WHAT IS NEEDED — According to the MapReduce flashcards below, what do map functions work on at a time?

SOURCE EXCERPT —
Week 4: Big Data Programming in the Cloud - MapReduce, Hadoop, Spark, HDFS and Big Data Distros Flashcards
What are the properties of Reduce Functions?
- Reduce functions take as input a key and the list of values associated with that key (grouped by the framework) and combine these values into a smaller set of output values, often a single summary value per key.
- They are designed to work on all data items that share the same key. This grouping allows reduce functions to compute global summaries (such as totals or averages) based on all occurrences of that key.
- While map functions transform individual items, reduce functions finalize the computation by aggregating intermediate results, such as summing counts in the word count example.
What are the properties of Map Functions
- Map functions work on a single input data item at a time (typically a key–value pair). They transform each individual piece of data into one or more intermediate key–value pairs.

DATA ENTRIES —

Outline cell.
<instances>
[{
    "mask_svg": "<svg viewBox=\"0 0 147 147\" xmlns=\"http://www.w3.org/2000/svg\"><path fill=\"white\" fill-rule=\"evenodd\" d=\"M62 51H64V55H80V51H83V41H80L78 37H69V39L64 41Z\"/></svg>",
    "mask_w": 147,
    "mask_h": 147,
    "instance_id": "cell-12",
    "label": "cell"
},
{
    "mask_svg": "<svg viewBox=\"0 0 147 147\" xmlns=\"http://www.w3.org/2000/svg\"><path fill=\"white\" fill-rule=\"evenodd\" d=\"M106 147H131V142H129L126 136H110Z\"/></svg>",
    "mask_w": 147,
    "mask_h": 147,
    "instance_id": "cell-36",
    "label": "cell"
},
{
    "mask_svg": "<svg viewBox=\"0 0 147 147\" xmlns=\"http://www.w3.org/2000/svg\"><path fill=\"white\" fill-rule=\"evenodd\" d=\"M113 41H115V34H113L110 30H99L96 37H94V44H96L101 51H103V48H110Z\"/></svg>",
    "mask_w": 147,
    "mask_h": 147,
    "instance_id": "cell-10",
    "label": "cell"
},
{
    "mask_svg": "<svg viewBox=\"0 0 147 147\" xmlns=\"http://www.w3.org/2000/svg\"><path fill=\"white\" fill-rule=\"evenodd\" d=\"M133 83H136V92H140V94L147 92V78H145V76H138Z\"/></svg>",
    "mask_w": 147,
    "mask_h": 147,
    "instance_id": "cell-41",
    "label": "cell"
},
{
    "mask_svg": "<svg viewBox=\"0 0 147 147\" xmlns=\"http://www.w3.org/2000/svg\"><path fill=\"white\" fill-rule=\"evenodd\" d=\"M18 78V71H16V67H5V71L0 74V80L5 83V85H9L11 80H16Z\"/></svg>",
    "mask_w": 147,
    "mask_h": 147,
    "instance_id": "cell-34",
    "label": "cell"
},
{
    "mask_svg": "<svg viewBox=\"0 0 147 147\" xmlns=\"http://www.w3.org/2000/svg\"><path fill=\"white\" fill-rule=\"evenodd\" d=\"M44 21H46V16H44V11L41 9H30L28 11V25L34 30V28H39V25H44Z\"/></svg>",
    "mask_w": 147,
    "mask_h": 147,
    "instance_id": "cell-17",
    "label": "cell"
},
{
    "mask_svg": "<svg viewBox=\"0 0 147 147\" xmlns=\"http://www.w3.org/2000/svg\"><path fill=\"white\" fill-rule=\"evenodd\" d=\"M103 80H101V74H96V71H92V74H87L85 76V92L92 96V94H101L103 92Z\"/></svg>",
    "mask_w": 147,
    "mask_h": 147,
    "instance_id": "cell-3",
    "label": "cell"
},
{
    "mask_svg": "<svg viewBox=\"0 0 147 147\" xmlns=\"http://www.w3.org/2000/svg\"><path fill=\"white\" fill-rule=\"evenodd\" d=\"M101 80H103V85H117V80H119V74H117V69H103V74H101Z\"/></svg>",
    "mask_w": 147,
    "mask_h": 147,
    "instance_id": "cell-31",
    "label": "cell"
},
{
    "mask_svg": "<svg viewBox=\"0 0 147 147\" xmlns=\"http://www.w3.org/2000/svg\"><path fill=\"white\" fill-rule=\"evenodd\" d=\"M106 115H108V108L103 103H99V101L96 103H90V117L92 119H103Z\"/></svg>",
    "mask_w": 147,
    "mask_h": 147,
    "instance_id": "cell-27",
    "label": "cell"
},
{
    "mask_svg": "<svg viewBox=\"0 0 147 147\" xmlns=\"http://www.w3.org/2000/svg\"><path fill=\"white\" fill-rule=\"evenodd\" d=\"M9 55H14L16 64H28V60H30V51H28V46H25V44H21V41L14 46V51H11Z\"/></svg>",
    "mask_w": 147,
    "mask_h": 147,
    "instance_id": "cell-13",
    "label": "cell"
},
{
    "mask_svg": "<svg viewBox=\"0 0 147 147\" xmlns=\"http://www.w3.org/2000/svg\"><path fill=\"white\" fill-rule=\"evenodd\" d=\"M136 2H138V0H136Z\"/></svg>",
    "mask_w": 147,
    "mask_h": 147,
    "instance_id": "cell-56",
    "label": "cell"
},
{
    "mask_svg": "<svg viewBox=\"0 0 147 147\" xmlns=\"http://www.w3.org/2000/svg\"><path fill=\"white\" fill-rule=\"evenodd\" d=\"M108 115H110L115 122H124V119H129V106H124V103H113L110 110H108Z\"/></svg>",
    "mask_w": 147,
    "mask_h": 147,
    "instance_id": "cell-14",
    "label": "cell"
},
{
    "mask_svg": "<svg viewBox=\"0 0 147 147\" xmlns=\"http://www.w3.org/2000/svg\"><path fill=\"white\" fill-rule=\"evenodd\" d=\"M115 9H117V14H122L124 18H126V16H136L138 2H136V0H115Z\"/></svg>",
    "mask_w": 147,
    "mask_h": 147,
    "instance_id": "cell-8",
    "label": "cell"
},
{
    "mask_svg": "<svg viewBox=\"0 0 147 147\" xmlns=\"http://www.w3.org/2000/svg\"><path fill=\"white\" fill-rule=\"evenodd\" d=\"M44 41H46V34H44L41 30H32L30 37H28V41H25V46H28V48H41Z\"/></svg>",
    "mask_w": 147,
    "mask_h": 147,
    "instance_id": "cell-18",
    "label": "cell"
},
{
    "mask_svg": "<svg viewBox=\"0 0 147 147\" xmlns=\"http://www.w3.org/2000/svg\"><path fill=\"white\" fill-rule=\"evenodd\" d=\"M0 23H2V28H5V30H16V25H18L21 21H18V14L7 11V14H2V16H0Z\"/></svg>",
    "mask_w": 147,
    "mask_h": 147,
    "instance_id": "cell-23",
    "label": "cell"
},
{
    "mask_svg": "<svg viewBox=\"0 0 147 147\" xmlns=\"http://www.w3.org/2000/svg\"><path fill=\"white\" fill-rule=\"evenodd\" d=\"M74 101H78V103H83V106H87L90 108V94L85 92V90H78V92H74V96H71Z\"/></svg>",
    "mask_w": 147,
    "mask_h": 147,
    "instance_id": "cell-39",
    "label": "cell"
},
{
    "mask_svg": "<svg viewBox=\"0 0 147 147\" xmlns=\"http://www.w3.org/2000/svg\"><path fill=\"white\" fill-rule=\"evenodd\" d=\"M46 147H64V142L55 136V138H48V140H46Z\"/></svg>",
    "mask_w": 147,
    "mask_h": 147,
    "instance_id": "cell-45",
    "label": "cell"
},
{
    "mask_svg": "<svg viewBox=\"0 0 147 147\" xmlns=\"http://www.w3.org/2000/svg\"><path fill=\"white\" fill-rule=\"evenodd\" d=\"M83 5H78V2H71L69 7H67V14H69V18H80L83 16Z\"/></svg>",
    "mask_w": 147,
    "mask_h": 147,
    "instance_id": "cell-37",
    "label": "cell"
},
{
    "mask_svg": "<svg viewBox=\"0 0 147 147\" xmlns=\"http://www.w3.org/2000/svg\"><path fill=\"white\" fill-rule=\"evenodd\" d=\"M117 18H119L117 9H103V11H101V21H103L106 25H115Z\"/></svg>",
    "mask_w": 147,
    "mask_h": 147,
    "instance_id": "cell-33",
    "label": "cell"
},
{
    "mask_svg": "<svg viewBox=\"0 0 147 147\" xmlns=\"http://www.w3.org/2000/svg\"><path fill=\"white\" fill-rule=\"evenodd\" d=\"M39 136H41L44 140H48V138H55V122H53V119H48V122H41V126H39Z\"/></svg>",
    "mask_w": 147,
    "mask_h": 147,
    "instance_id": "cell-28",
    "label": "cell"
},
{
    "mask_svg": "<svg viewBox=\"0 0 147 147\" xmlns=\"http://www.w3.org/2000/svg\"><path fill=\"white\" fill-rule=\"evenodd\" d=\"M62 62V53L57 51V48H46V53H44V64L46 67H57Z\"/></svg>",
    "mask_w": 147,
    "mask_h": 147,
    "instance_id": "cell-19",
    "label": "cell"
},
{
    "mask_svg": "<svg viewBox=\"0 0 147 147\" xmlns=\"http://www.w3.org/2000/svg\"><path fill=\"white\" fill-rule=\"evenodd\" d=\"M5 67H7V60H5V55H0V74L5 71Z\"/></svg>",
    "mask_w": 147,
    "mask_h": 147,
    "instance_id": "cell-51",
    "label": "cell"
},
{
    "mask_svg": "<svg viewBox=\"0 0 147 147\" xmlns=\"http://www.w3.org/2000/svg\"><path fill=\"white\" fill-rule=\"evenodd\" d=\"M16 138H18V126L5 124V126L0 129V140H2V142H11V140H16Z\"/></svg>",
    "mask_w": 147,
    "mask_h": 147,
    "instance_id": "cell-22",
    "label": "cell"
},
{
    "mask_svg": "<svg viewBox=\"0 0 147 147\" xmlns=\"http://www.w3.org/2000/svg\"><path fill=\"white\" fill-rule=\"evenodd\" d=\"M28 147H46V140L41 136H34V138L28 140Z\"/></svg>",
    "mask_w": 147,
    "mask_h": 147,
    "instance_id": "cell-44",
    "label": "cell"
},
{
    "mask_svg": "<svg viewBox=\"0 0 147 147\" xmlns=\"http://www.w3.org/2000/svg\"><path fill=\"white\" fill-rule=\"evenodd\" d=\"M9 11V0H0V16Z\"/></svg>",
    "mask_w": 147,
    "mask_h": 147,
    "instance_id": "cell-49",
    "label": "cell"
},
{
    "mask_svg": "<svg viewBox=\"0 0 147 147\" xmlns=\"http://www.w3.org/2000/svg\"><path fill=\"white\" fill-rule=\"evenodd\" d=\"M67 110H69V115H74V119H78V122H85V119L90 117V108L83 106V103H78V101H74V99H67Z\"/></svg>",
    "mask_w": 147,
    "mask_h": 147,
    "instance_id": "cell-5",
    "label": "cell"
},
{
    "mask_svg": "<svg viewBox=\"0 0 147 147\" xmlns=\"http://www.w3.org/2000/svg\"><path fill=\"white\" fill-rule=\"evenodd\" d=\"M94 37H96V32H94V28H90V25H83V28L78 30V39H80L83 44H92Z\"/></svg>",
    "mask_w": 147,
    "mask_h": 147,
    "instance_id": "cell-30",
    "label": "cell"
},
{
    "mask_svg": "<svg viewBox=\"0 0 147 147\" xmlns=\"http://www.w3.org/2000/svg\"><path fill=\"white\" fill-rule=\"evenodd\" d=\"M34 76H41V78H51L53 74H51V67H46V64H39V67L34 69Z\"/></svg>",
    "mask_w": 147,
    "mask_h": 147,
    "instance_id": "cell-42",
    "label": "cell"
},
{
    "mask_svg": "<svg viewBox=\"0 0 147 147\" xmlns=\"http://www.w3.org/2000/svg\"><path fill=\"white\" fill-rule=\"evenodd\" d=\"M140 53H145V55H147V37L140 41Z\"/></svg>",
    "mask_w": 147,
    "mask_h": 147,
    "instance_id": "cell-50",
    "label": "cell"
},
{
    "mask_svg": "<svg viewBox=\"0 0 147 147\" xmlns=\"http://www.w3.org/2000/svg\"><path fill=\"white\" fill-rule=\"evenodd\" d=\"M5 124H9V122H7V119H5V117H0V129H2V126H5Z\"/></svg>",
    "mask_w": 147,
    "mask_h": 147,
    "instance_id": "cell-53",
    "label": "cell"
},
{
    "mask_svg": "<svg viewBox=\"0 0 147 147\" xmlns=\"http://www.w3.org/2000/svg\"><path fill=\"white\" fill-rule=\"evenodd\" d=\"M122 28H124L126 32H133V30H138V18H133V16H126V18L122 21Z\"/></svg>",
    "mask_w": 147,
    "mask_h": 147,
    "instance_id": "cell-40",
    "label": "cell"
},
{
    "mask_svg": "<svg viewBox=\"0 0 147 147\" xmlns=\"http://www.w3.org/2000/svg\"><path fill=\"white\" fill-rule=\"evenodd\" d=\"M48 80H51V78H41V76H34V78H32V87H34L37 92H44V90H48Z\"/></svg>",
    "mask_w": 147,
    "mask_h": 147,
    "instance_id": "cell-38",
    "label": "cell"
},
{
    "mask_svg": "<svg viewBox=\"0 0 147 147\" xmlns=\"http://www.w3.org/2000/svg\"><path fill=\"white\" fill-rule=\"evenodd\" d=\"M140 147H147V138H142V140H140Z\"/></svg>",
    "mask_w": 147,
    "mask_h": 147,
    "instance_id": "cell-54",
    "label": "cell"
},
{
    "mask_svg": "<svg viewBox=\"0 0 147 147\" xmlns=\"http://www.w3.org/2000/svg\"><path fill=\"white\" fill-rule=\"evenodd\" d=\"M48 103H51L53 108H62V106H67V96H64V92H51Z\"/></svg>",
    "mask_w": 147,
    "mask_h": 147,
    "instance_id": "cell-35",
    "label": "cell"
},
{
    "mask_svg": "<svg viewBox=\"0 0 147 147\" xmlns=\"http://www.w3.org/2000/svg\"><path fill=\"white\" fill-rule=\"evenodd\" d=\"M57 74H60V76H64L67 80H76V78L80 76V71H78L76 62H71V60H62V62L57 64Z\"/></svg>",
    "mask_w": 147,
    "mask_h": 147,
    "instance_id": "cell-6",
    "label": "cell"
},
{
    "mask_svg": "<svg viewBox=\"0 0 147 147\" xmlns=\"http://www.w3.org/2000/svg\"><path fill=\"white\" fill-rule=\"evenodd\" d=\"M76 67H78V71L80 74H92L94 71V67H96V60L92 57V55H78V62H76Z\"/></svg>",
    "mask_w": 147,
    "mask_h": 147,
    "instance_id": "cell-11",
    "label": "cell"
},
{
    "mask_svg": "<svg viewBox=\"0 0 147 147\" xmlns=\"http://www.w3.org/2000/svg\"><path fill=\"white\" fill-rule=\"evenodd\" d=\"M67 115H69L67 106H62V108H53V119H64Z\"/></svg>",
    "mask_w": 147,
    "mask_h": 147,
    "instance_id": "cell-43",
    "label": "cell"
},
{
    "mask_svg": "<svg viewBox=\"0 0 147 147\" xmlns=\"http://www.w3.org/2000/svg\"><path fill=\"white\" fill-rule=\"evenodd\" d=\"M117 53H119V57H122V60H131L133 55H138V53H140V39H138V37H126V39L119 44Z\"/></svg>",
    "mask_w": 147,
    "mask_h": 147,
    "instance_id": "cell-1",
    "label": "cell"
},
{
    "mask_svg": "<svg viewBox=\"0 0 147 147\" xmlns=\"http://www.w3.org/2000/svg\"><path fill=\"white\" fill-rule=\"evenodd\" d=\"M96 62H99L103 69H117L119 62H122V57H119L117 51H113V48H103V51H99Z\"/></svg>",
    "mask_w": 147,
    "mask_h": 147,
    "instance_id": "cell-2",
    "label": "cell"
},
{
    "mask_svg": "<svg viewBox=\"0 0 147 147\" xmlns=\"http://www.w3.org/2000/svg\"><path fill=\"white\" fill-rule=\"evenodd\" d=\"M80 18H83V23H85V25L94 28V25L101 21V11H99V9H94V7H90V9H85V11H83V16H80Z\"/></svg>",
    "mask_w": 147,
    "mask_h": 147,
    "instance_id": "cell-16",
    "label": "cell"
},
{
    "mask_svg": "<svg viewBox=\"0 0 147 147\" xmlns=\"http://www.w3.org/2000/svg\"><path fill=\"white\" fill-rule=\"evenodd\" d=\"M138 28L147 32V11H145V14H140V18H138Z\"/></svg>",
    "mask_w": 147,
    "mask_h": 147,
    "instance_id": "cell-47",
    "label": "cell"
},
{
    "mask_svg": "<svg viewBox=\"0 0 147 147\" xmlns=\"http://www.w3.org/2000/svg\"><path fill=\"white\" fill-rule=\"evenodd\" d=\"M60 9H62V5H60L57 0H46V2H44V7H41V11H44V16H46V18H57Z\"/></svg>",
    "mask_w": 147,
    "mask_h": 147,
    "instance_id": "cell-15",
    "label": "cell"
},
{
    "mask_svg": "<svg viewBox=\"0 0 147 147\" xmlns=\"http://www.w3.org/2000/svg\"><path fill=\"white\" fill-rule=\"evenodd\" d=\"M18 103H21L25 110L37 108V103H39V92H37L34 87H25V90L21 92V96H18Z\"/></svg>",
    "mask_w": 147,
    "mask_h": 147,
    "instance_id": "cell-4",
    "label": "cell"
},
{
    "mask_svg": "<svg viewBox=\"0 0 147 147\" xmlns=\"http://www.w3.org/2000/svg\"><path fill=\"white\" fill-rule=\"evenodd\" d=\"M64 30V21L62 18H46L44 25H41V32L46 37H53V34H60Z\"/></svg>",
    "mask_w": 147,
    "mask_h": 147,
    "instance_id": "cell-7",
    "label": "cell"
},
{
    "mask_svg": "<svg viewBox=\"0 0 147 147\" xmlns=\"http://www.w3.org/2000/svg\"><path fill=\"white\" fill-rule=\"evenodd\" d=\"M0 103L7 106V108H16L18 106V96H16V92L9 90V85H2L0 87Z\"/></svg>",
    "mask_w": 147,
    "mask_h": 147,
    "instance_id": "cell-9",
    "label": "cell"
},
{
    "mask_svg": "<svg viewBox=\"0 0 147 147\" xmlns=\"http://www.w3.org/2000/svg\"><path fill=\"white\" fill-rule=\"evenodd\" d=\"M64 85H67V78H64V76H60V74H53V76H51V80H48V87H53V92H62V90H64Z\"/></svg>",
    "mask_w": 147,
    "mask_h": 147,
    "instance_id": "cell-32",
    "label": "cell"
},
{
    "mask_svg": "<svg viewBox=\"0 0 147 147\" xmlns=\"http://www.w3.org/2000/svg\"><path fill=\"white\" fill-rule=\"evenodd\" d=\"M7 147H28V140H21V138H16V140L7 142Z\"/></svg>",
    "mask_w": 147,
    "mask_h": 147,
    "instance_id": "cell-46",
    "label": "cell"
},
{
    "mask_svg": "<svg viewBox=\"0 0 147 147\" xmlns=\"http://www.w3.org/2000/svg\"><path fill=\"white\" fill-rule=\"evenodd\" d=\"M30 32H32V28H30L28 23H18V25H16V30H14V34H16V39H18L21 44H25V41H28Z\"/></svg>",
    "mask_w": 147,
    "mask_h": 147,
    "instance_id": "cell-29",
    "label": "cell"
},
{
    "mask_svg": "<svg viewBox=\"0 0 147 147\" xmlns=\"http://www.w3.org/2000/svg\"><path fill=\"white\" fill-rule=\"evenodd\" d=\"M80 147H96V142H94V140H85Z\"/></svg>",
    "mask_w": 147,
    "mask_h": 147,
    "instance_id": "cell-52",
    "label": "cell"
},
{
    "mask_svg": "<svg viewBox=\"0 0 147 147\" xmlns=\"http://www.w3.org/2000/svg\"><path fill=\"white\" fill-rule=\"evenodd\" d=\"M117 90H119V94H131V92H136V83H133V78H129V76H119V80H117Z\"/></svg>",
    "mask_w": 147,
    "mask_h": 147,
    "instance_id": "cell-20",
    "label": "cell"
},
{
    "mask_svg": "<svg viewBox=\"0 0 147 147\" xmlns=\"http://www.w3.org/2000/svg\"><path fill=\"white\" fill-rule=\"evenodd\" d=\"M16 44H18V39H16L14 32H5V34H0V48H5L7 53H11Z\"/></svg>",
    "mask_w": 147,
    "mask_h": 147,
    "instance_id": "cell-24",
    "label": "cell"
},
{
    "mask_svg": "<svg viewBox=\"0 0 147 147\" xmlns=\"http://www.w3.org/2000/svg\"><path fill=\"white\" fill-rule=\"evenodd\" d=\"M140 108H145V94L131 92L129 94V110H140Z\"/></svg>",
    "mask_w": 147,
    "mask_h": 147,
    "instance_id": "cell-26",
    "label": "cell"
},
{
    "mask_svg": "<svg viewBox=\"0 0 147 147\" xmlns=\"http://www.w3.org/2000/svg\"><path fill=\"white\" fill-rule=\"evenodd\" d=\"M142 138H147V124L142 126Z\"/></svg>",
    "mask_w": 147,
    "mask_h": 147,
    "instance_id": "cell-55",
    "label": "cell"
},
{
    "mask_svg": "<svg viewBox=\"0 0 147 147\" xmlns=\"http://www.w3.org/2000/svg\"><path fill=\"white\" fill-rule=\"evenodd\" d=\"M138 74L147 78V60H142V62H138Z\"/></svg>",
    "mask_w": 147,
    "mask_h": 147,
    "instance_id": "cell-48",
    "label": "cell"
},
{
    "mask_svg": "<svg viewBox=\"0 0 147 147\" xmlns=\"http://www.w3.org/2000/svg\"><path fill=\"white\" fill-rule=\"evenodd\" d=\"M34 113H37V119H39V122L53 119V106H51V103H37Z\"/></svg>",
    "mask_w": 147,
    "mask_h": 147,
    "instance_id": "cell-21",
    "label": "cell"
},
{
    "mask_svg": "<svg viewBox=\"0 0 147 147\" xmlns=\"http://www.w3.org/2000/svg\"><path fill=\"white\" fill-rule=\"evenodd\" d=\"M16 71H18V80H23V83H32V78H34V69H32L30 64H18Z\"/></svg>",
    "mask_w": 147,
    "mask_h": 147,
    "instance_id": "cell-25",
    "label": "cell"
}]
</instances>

COMPLETED EXERCISE — A single input data item, typically a key–value pair.